"Around the World in 80 Treasures"
Topic: Films and TV
Have you been watching, "Around the World in 80 Treasures", the documentary series by Dan Cruickshank on BBC2? On the whole, it continues to be a very interesting series visiting some 40 countries on six continents. However, on the Indian continent, I seem to remember that someone called Michael Palin did get to some of the 'treasure sites' first in his recent travel series, "Himalaya with Michael Palin". I certainly experienced 'deja vu' when Dan visited that enormous stone sun dial and its accompanying zodiac stones at the Jantar Mantar Observatory in Jaipur.
Coincidentally, both Michael and Dan have an affinity with elephants, Michael was told he was probably an elephant in a previous life and Dan was 'blessed' by an elephant. Also, they both took time off their travels to play cricket with some young local lads! I suppose Mr Cruickshank's approach is slightly more learned and thought provoking than Mr. Palin's but not necessarily more exciting or educational.
Last week's programme on 4th April, (the seventh in the series), covered Jordan and Ethiopia. Now did you spot Dan Cruickshank's cultural faux pas? I watched the repeat last Saturday because I missed some of Monday's first showing so I saw his blunder twice. Do you remember his visit to an Arab tent to sample some of the 'delicacies'? Two Bedouin gentlemen were entertaining him, and his crew, and an enormous tray of food was placed in front of them. Did you see Dan tuck in with great relish tearing asunder some unmentionable animal part (yuk!) with his fingers? He used his left hand to take the food - the hand considered by Arabs to be 'unclean' (you use it for personal hygiene). When eating from a communal dish with the fingers, Arabs always use their right hand. So, Dan's social gaffe would have contaminated the food. I bet the two Arab gentlemen suddenly lost their appetites - certainly, their faces appeared to say it all!

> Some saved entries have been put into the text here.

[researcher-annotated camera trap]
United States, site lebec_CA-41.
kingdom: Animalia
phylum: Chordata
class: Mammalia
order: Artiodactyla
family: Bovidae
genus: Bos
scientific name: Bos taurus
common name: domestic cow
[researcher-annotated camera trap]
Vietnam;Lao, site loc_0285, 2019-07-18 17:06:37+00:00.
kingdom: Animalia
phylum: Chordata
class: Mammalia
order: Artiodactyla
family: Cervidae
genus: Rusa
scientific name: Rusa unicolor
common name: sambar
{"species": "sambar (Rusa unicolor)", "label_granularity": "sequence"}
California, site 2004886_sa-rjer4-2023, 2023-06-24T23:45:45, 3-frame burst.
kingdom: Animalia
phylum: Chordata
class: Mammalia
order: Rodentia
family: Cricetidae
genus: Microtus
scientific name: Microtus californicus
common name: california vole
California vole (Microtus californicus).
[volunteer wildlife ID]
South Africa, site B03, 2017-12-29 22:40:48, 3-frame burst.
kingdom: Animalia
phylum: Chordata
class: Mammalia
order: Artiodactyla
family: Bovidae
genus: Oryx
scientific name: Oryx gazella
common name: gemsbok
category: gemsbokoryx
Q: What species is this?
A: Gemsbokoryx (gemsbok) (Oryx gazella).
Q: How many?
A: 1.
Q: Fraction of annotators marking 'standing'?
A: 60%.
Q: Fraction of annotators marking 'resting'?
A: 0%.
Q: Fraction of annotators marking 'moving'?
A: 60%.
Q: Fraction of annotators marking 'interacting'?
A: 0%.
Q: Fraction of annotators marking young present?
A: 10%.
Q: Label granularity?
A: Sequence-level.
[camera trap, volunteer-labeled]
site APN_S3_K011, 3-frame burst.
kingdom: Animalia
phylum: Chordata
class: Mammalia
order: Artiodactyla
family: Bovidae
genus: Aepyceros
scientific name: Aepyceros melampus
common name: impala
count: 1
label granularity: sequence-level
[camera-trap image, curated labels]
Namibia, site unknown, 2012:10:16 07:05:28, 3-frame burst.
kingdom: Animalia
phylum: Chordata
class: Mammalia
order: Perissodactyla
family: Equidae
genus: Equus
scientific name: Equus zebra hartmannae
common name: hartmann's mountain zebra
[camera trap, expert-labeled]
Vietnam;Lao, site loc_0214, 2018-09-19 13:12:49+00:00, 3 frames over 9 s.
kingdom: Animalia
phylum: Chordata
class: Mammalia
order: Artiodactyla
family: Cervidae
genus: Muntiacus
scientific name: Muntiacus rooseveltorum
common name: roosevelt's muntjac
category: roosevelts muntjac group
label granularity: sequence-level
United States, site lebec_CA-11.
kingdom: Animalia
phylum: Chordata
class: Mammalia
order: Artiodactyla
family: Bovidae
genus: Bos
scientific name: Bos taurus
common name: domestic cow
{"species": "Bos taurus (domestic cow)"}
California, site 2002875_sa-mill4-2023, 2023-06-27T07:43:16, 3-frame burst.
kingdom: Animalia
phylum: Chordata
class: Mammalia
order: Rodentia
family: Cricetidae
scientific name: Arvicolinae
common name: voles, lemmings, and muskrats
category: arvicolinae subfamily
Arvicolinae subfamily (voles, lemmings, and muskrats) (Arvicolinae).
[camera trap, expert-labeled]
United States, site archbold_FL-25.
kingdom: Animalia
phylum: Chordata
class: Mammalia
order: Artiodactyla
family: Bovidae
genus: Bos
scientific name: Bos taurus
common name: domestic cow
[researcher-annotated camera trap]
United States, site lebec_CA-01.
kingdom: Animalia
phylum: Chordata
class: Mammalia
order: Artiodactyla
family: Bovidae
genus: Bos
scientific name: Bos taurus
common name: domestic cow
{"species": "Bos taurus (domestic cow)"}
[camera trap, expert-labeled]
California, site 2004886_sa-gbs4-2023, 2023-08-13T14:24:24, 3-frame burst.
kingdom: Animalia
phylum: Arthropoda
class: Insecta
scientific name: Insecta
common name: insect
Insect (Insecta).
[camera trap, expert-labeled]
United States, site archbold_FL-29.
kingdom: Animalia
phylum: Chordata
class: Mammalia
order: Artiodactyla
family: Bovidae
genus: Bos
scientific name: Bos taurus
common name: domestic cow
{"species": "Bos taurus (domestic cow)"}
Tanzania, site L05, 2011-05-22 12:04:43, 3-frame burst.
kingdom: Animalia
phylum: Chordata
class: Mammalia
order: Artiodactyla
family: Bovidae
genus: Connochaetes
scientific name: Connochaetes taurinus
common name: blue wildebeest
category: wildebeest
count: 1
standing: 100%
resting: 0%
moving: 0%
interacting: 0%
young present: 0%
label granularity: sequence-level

Well, that observation apart, tonight's episode should be very good indeed as we are whisked through Mali and Libya to Egypt, the Land of the Pharaohs. Here we will see what I consider to be one of the world's finest Treasures, the Death Mask of King Tutankhamun (pronounced Tut-ankh-amun, please, not Tu-tank-hamun). I have had the privilege of seeing this mask in the Cairo Museum and it is breathtakingly beautiful. Don't miss it!